The ten files in this module¶
- Overview (
index.md) - File Contracts, Targets, and Job Planning
- Convergence, Rerun Causes, and Hidden Inputs
- Wildcards, Binding, Ambiguity, and Constraints
- Config as Data, Profiles as Policy
- Atomic Publication, Logs, and Failure Evidence
- Worked Example: Repairing a Lying First Workflow
- Exercises
- Exercise Answers
- Glossary
How to use the file set¶
| If you need to... | Start here |
|---|---|
| understand why a rule runs, does not run, or is absent from the DAG | File Contracts, Targets, and Job Planning |
| explain why a workflow reruns forever or fails to rerun when it should | Convergence, Rerun Causes, and Hidden Inputs |
| make wildcard patterns precise enough to avoid accidental matches | Wildcards, Binding, Ambiguity, and Constraints |
| keep semantic inputs separate from execution policy | Config as Data, Profiles as Policy |
| stop partial outputs and improve failure evidence | Atomic Publication, Logs, and Failure Evidence |
| see the whole module as one repaired beginner workflow | Worked Example: Repairing a Lying First Workflow |
| test your own understanding | Exercises |
| compare your reasoning against a reference | Exercise Answers |
| stabilize the module vocabulary | Glossary |
The running question¶
Carry this question through every page:
what exact file contract or tracked change explains why Snakemake builds, skips, or reruns this output?
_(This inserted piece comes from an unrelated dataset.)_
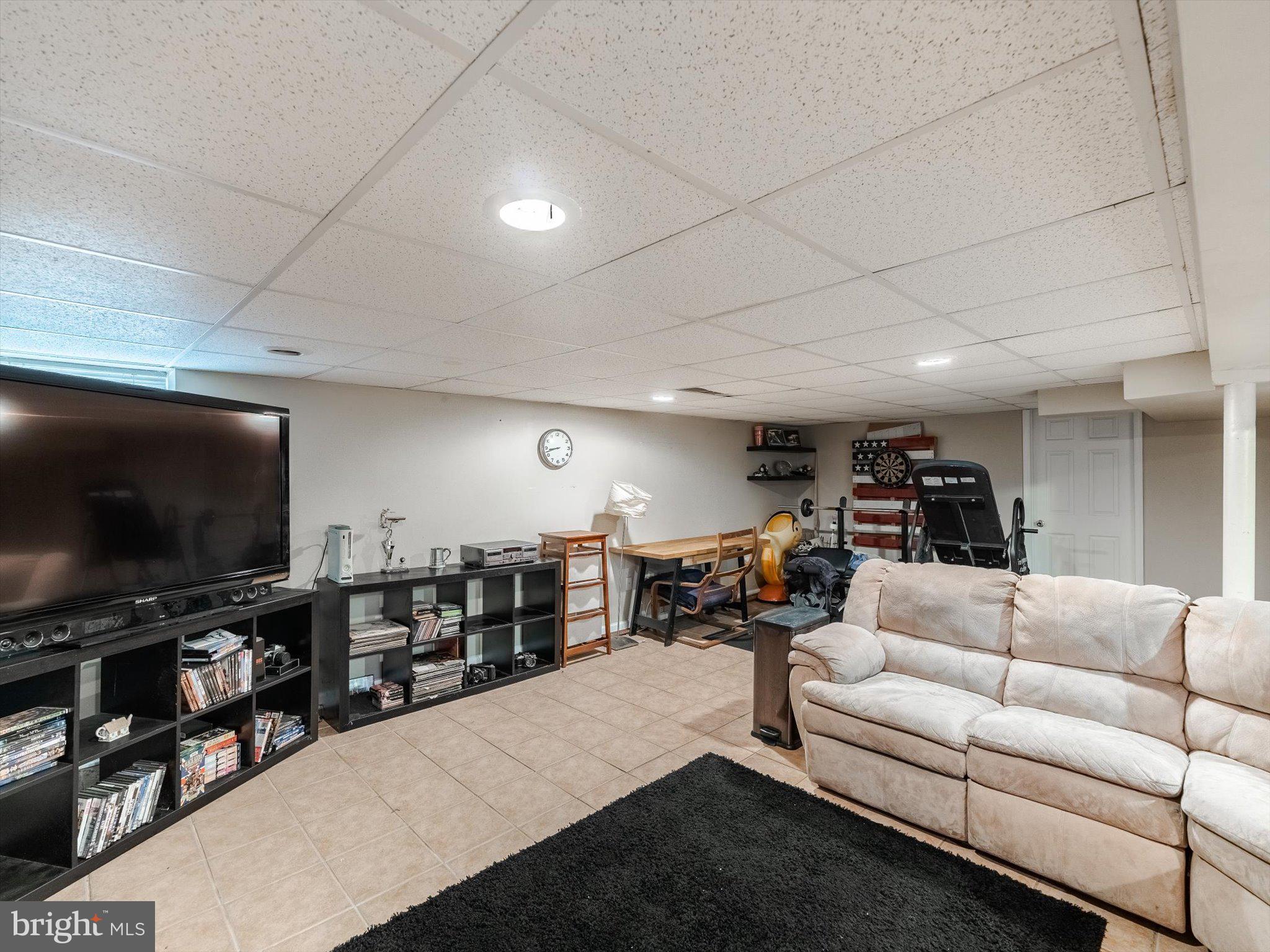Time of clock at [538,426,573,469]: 8:42
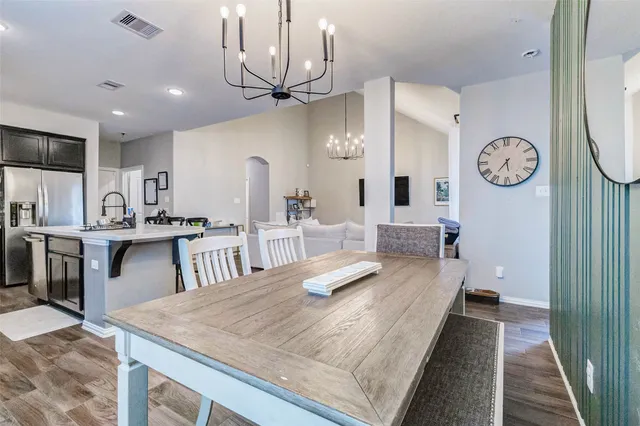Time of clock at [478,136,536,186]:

Good Module 01 answers usually mention one or more of these:
- a concrete target path
- the rule output pattern that matches it
- the input or parameter that justifies the job
- the evidence route that confirms the explanation, such as dry-run, summary, DAG, or logs
- the publication rule that makes a final output trustworthy
Commands to keep close¶
These commands form the evidence loop for Module 01:
snakemake -n
snakemake --summary
snakemake --dag | dot -Tpdf > dag.pdf
snakemake --rulegraph | dot -Tpdf > rulegraph.pdf
snakemake --lint
They answer different questions:
- what would run
- who owns which files
- how jobs depend on each other
- how rules relate structurally
- which design smells already exist
Learning outcomes¶
By the end of this module, you should be able to:
- explain rules as file contracts and predict the resulting jobs
- prove convergence and diagnose rerun causes
- use wildcards precisely and recognize ambiguity early
- validate config early and keep profiles out of semantic workflow meaning
- publish outputs atomically and leave behind usable failure evidence
Exit standard¶
Do not move on until all of these are true:
- you can explain why a small workflow does or does not run a rule
- you can make a tiny workflow converge after a clean run
- you can show one ambiguous wildcard design and repair it
- you can distinguish config data from execution policy clearly
- you can explain why a final output is trustworthy or why it is poison
When those feel ordinary, Module 01 has done its job.